La scène internationale n’attend plus que la guerre commence pour s’y opposer… Utilisant les moyens de communication interactif, les mouvements pacifistes construisent de nouvelles formes de mobilisations internationales contre la guerre. Steve Breyman, professeur associé au département de Sciences et techniques de l’Université de Rensselaer (Troy - New York), mais aussi engagé dans les mouvements écologistes, témoigne de cette évolution de méthode, qui est aussi une réflexion sur la stratégie préventive des associations pacifistes.

Le mouvement pacifiste qui traverse actuellement l’occident possède trois caractéristiques qui le distingue des précédents : premièrement, grâce au progrès des Technologies de l’Information de la Communication (TIC), les organisations communiquent entre elles instantanément et en continue ; deuxièmement, le temps nécessaire au rassemblement pacifiste pour se constituer et devenir actif est plus court que pour toutes les mobilisations passées ; troisièmement, le mouvement de contestation actuel est apparu avant le déclenchement de la guerre proprement dite. Cet article présente et illustre ces trois phénomènes interdépendants. Il s’achève sur quelques réflexions à propos de deux événements politiques récents, et sur l’issue probable du mouvement opposé à l’invasion de l’Irak.

Les moyens de communication

La communication constitue l’énergie vitale de tout mouvement. En simplifiant (peut-être trop), on peut diviser les types de communication des militants pacifistes en deux : internes (à l’intérieur des organisations et entre elles) et externes (en dehors des organisations). Les communications internes permettent aux ONG membres du mouvement de coordonner leurs activités, de mobiliser des ressources, de débattre de la tactique et de la stratégie, de se regrouper avec les organisations appartenant au même courant de pensée, de se soutenir le moral, de faire partager l’engagement pour la cause, et de mener toute autre opération leur permettant d’apparaître comme des entités citoyennes cohérentes.

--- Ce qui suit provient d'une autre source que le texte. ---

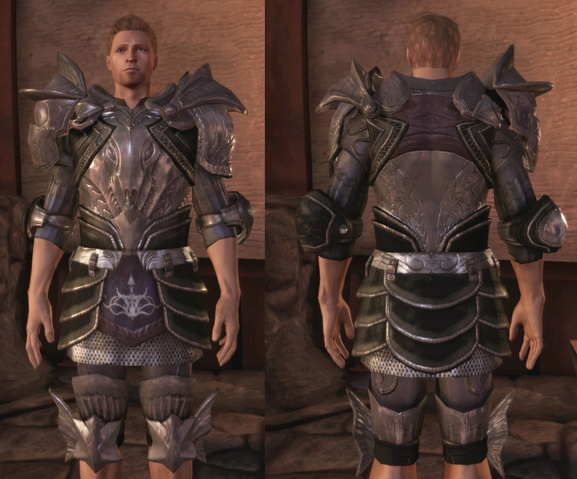 File:Chevalier's Armor.png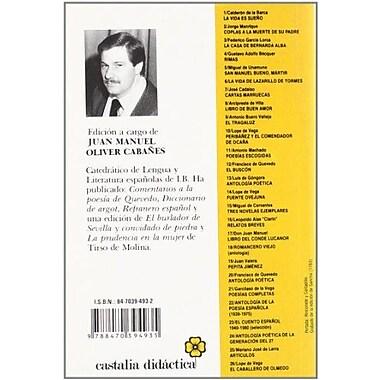 Novelas ejemplares. Rinconete y cortadillo. La espanola inglesa. El licenciado vidriera (Castalia Didactica (9788470394935)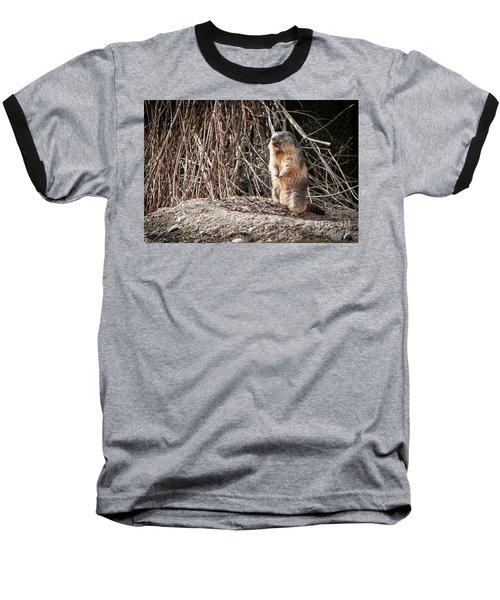 Alan,alan, Alan, Alan Baseball T-Shirt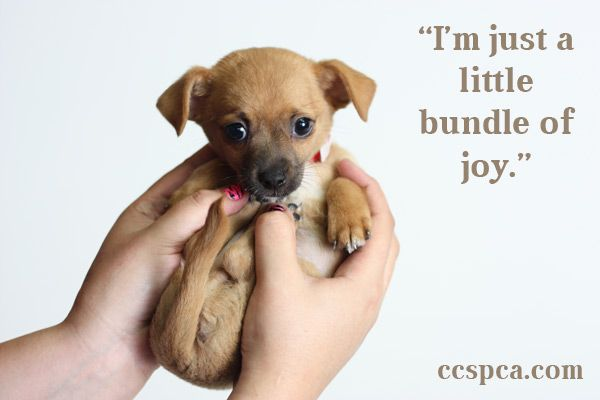 Cute Puppy Caption I M Just A Little Bundle Of Joy Cute Puppies Puppy Pictures Puppies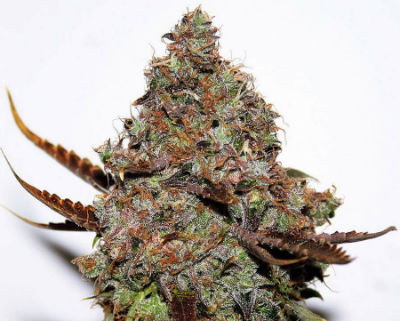 Original Skunk Cannabis Seeds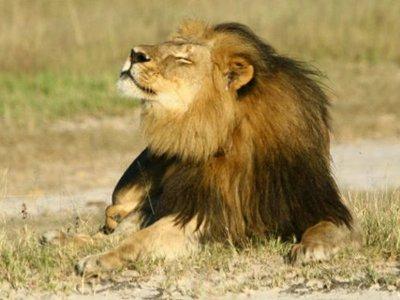 Владельцу парка в Зимбабве, где был убит лев Сесил, предъявили обвинения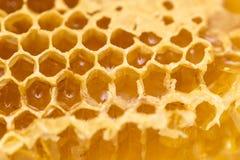 Miel frais dans le peigne Macro photos libres de droits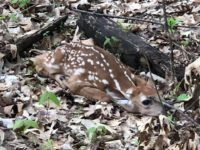 Top 10 Fawns Photos from DDH Readers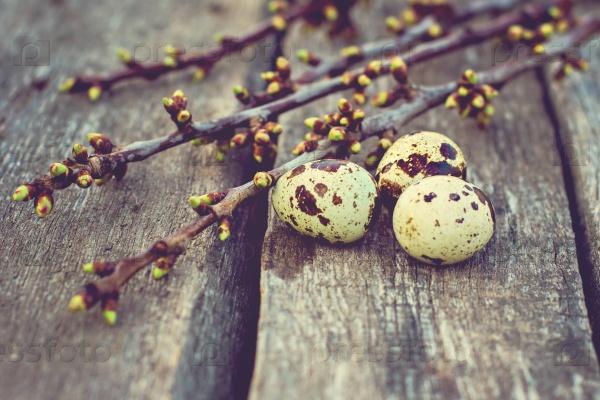 Перепелиные яйца с зелеными ветками с почками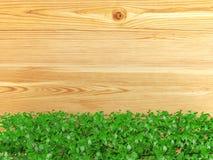 Fondo del bordo di legno coperto di pianta ornamentale del cespuglio con lo spazio della copia Fotografia Stock Libera da Diritti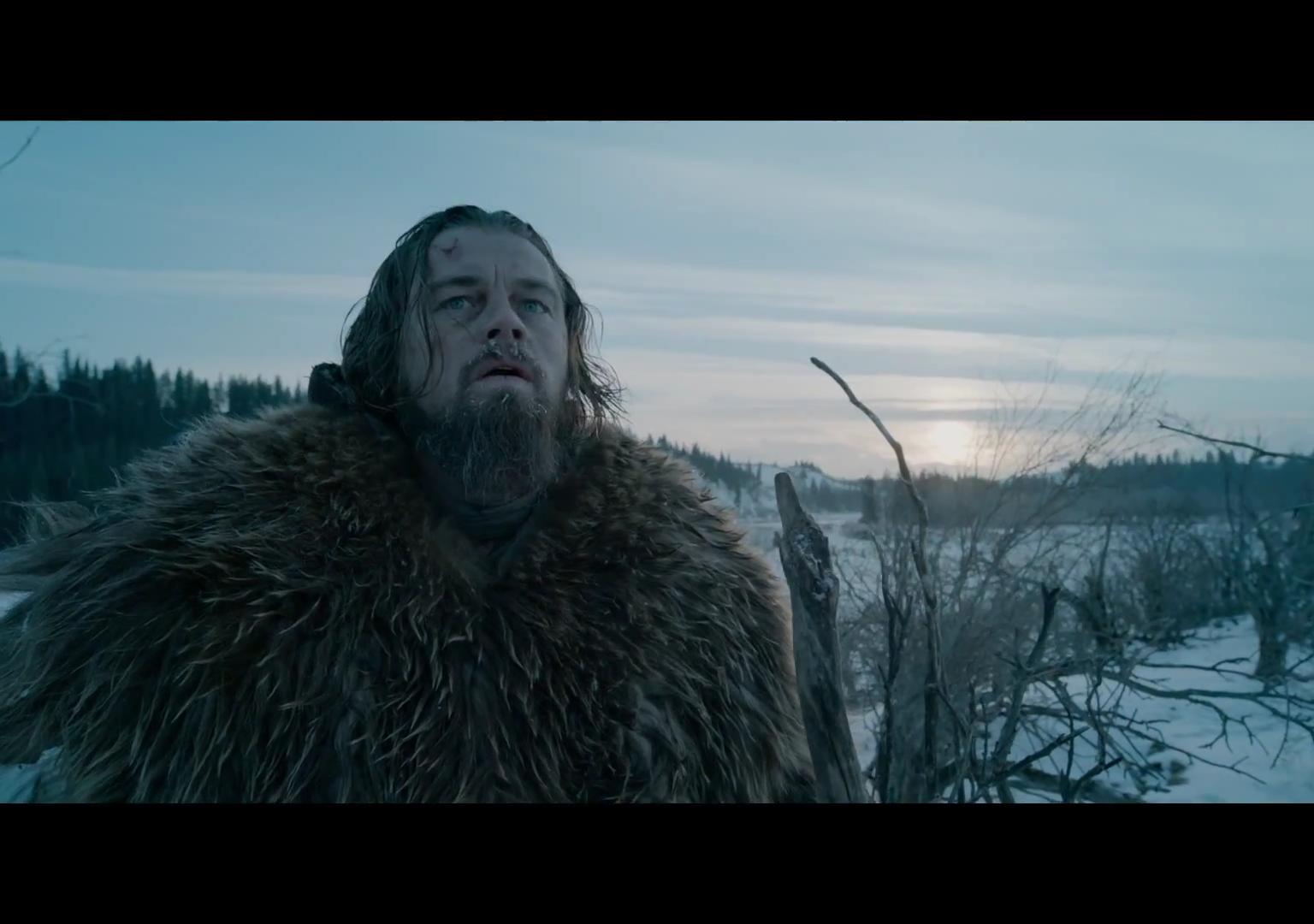 """Leonardo DiCaprio in """"The Revenant"""" Foto: Wikimedia Commons"""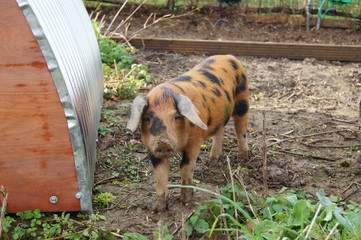 A Young Oxford Sandy and Black Rare Breed Pig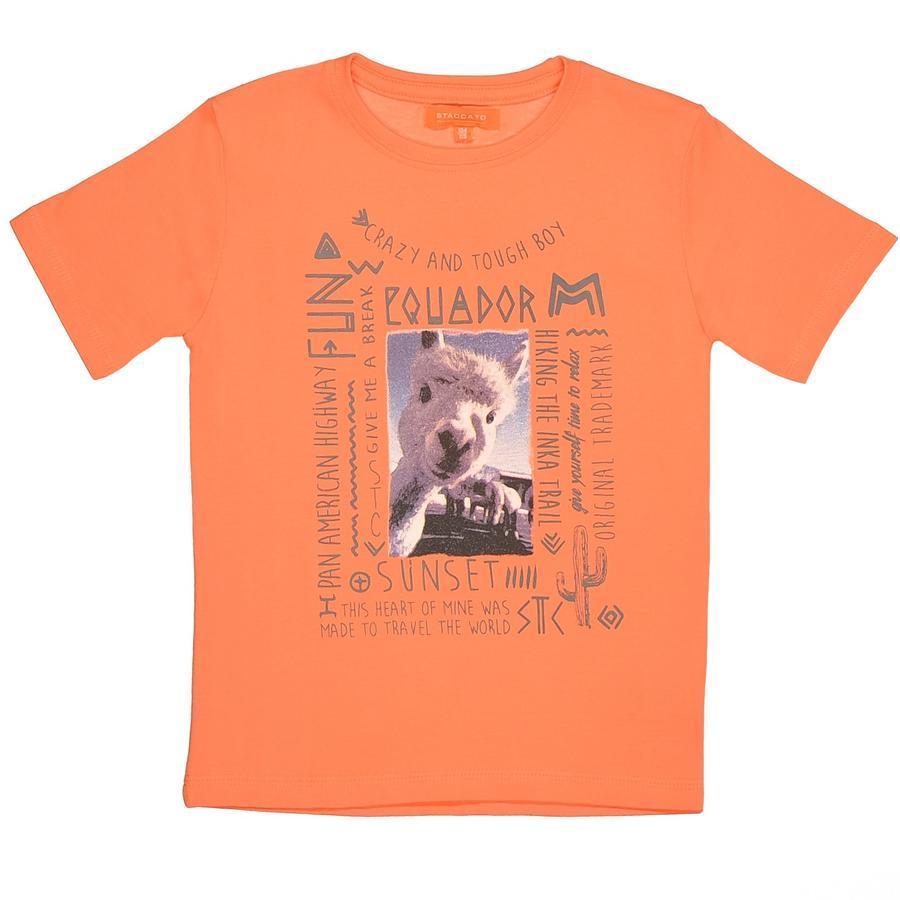 STACCATO Boys Mini T-Shirt hummer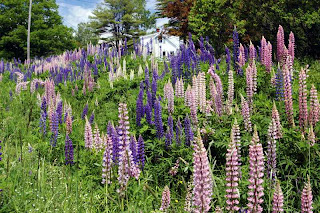 Lupine, near Freeport Maine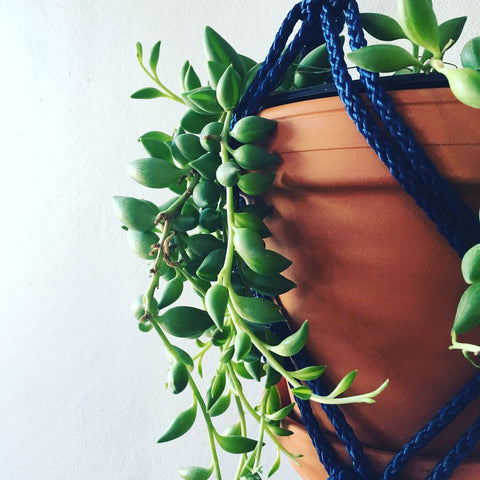 Blue Hanging Macrame with Plant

Les communications externes forment les échanges symboliques entre les organisations membres du mouvement, des individus non engagés, les autorités politiques et les média. Les publications des ONG, les appels à manifestation, les communiqués de presse doivent impérativement toucher un public non mobilisé le plus large possible pour maximiser les efforts de mobilisation menés par les militants. Sans couverture médiatique, l’existence du mouvement ne serait connu que par quelques observateurs, au moins dans les premières phases de la mobilisation. Les organisations impliquées communiquent parfois directement
avec les autorités étatiques mais le plus souvent via le filtre des média.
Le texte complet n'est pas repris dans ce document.